| What you will do |
In the listing below, transcribe verbatim the lines between the line containing "Compared with the" and the line containing "eroded sandstone column (<region>447, 383, 660, 1178</region>) <", inclusive.

| Rows from a spatial reasoning dataset |
┌────────

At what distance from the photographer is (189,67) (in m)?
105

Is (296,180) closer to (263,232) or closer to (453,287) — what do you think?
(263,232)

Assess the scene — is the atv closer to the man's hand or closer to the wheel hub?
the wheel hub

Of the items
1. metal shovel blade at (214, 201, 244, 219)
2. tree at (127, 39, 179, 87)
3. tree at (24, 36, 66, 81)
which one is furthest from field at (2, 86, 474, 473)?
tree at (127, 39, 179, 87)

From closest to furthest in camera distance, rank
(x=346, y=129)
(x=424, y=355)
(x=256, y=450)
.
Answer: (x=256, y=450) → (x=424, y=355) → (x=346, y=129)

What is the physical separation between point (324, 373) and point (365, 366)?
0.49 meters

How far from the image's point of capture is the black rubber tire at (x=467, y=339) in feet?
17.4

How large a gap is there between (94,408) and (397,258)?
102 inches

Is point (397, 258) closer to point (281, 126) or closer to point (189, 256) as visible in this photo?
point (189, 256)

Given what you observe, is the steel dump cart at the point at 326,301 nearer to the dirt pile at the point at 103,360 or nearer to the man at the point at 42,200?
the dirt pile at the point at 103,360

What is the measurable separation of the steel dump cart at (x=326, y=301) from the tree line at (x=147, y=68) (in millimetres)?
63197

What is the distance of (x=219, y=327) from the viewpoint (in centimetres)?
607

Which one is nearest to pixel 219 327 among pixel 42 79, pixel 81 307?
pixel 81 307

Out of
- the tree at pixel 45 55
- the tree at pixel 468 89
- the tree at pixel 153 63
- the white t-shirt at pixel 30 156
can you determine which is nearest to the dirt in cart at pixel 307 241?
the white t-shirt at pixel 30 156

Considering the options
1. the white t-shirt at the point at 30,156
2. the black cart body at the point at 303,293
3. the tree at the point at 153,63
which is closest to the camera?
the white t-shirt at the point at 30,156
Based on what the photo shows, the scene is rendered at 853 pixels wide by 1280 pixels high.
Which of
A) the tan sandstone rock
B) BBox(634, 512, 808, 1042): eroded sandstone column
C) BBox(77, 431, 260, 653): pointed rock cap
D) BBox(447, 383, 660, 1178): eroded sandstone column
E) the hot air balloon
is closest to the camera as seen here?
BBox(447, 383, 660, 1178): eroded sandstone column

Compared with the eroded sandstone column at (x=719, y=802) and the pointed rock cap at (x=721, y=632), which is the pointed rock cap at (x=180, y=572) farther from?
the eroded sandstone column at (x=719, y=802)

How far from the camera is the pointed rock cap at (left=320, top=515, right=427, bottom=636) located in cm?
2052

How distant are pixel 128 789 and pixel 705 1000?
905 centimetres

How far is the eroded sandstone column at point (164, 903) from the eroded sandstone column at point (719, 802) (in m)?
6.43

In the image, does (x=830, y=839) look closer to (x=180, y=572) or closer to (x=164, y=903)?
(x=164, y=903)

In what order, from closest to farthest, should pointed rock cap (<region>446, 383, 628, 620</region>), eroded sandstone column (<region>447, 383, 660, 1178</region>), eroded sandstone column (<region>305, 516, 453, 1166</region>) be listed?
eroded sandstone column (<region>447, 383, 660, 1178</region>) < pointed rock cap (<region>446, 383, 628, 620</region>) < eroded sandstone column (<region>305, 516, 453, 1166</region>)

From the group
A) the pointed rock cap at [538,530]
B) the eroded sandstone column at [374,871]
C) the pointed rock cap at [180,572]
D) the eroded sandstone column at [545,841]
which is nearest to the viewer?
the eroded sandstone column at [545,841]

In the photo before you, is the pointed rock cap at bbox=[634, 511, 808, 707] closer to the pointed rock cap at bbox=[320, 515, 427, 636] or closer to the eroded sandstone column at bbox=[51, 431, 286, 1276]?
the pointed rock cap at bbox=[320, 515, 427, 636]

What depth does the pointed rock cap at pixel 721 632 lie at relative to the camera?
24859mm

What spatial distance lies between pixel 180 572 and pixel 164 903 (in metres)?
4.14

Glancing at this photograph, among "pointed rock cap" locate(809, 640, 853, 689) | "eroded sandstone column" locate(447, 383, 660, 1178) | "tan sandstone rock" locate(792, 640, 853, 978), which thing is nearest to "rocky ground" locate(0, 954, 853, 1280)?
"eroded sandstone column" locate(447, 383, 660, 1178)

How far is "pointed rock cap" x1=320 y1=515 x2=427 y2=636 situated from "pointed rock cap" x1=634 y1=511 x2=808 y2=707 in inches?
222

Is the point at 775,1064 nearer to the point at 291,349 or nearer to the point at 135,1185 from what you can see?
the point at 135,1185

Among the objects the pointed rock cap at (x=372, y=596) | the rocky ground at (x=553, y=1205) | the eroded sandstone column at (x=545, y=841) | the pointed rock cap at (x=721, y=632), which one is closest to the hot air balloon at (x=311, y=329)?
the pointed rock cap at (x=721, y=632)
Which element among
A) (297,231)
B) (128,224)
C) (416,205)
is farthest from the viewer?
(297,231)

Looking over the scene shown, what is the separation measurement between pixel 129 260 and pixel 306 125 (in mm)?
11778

└────────

| Output |
Compared with the eroded sandstone column at (x=719, y=802) and the pointed rock cap at (x=721, y=632), which is the pointed rock cap at (x=180, y=572) farther from?
the eroded sandstone column at (x=719, y=802)

How far from the camera is the pointed rock cap at (left=320, top=515, right=427, bottom=636) located in cm?
2052

How distant are pixel 128 789 and pixel 705 1000?
905 centimetres

How far is the eroded sandstone column at point (164, 903) from the eroded sandstone column at point (719, 802) (in m)?
6.43

In the image, does (x=830, y=839) look closer to (x=180, y=572) or closer to (x=164, y=903)?
(x=164, y=903)

In what order, from closest to farthest, should pointed rock cap (<region>446, 383, 628, 620</region>), eroded sandstone column (<region>447, 383, 660, 1178</region>), eroded sandstone column (<region>305, 516, 453, 1166</region>) be listed?
eroded sandstone column (<region>447, 383, 660, 1178</region>) < pointed rock cap (<region>446, 383, 628, 620</region>) < eroded sandstone column (<region>305, 516, 453, 1166</region>)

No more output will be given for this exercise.